Residency program administrators have long sought more holistic ways of screening applicants, and augmented intelligence (AI) has the potential to provide groundbreaking insights into who’s a good fit by finding patterns in very complex data. But AI—often called artificial intelligence—is only as good as the data that’s put into it, and it can easily be overrun by the same biases that plague the conventional human review process.
A workshop at the inaugural AMA GME Innovations Summit featured presentations by three experts in residency admissions who summarized the state of the art in machine-learning approaches to applicant screening, as well as what needs to be done to ensure holistic approaches are equitable and result in better care for underserved populations.
The need for better methods
One of the challenges underlying residency applicant screening is simply the volume of applications.
“There is a huge pile of residency applicants for every available position,” said Jesse Burk-Rafel, MD, an internal medicine hospitalist at New York University Langone Health, leaving “a whole team of beleaguered program directors all exhausted and frustrated.”
Program directors have therefore taken to using simplistic screening measures—such as USMLE Step 1 scores, clinical honors or Alpha Omega Alpha membership—just to get down to a manageable number of applications. But many of these are not predictive of success in residency or in practice.
“The main thing that we've seen is that these screening tools are innately biased,” said Ben Drum, MD, a third-year resident in the internal medicine and pediatrics program at the University of Utah School of Medicine. For example, “we know that Step 1 scores are associated with socioeconomic privilege. … I had friends who had spent thousands of dollars in order to try and get the best Step 1 score possible, and some medical students are unwilling to go into that much more debt or just don't have that financial capability.”
Learn more about the AMA Reimagining Residency initiative.
Making the best use of AI
While machine-learning screening algorithms can look at hundreds of characteristics to determine what makes a successful resident, they too can suffer from bias, the presenter noted.
“Artificial intelligence learns from what it's trained on,” Dr. Burk-Rafel said. “So if it's a biased process, if there are measures in there … that are known to be biased, such as the USMLE, it will perpetuate [them].”
In addition, as applicants learn more about the algorithms, some may try to game the system—such as by loading up their applications with desirable keywords.
Residency programs can put a check on these shortcomings by incorporating more diversity in their human reviewers, said Charlene Green, director of the office of admissions and the office of student and resident diversity at UC Davis School of Medicine. Nurses, medical assistants, social workers and even campus police chiefs might all contribute valuable insights on applicants.

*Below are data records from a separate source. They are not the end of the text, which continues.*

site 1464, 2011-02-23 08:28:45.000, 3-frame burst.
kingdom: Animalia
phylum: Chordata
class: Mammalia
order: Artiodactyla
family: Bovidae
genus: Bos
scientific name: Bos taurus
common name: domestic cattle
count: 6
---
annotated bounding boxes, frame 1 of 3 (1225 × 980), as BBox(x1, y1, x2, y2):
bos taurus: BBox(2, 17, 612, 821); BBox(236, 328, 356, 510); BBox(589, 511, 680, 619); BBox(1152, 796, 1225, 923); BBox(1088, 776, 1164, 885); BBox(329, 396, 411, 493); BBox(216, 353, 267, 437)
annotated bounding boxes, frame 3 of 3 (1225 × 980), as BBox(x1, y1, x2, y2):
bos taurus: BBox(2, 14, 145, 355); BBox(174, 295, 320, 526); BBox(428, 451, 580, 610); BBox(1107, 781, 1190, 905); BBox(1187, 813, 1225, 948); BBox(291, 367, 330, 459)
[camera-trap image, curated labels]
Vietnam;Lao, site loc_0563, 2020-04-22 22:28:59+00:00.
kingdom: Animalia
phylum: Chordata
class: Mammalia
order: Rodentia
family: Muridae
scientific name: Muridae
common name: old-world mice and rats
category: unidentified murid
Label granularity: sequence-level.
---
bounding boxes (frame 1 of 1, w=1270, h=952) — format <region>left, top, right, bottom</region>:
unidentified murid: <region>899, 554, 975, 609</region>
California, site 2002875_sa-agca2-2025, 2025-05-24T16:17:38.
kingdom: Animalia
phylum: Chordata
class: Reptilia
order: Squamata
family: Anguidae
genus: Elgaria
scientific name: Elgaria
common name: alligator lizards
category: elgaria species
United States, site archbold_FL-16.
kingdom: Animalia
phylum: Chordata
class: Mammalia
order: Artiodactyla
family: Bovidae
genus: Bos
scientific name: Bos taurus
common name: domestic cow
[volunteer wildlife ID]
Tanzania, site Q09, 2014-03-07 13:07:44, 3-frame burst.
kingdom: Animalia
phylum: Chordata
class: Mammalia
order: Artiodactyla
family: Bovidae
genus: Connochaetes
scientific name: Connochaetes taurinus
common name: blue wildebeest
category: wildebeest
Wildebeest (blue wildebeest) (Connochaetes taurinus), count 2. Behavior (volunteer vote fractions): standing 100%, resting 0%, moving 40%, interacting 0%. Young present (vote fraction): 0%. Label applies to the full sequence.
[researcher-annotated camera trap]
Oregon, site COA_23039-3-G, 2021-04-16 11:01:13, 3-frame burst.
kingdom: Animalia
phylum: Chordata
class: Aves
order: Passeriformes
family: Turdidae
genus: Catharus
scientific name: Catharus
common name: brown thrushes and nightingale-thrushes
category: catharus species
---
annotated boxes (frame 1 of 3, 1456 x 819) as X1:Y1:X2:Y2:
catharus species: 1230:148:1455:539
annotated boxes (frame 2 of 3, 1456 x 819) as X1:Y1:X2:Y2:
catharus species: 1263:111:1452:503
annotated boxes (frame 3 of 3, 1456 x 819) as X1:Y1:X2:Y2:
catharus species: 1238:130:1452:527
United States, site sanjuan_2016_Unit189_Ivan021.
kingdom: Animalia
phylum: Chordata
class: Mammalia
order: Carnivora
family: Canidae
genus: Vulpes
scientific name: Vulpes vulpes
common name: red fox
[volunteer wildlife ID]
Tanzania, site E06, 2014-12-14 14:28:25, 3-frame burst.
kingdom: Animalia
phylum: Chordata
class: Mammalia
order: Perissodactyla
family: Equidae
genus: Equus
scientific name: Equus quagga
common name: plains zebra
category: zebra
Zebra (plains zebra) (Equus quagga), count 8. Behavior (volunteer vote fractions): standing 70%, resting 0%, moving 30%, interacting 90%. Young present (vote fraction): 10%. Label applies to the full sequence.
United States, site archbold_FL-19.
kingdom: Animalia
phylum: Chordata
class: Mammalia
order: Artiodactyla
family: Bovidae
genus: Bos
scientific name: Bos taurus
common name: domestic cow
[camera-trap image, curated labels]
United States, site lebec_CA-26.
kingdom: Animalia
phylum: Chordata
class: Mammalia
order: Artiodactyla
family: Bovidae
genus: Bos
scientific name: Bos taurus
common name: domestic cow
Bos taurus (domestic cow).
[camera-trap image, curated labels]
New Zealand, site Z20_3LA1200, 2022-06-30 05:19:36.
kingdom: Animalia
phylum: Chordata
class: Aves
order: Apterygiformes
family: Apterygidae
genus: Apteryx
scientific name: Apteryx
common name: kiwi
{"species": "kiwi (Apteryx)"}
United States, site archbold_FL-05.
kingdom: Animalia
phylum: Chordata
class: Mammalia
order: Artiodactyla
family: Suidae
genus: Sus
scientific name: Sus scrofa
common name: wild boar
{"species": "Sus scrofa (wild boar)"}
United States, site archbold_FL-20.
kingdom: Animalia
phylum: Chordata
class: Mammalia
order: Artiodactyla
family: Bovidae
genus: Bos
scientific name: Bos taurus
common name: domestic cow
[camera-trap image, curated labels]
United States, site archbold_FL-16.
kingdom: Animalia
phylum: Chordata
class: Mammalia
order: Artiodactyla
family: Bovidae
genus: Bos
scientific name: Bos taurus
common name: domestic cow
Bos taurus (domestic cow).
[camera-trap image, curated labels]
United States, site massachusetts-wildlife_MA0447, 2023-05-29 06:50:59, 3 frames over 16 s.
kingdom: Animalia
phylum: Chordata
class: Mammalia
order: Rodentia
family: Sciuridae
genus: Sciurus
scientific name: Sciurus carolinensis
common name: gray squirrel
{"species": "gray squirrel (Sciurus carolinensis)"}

“Everyone has bias, right?” Green said. “When you have non-diverse people selecting—trying to select—diverse people, you miss some of the things that maybe you don't understand about identity and background.”
The demographics of the U.S. patient population demand a more inclusive approach to screening, she added, noting that the U.S. population in 2019 was 18.3% Hispanic and 13% African American, yet only 5.3% of active residents identified as Hispanic and just 4.4% identified as African American.
Finding new ways of valuing applicants’ backgrounds and the experiences they bring to the table “will help us achieve ultimately what we're hoping to focus on, which is patient outcomes and those patients who currently aren't being served as well as others,” Green said.
Check out an episode of the “AMA COVID-19 Update” on how the pandemic has changed the residency application process.
Drs. Burk-Rafel and Drum also talked specifically about their programs’ machine learning screening projects, including details of development and next steps, and Ms. Green detailed UC Davis’ clinical tailored pathway programs to recruit learners to work in underserved communities.
The AMA GME Innovations Summit also featured workshops on boosting resident well-being, eliminating workforce shortages and improving residents’ clinical teaching skills.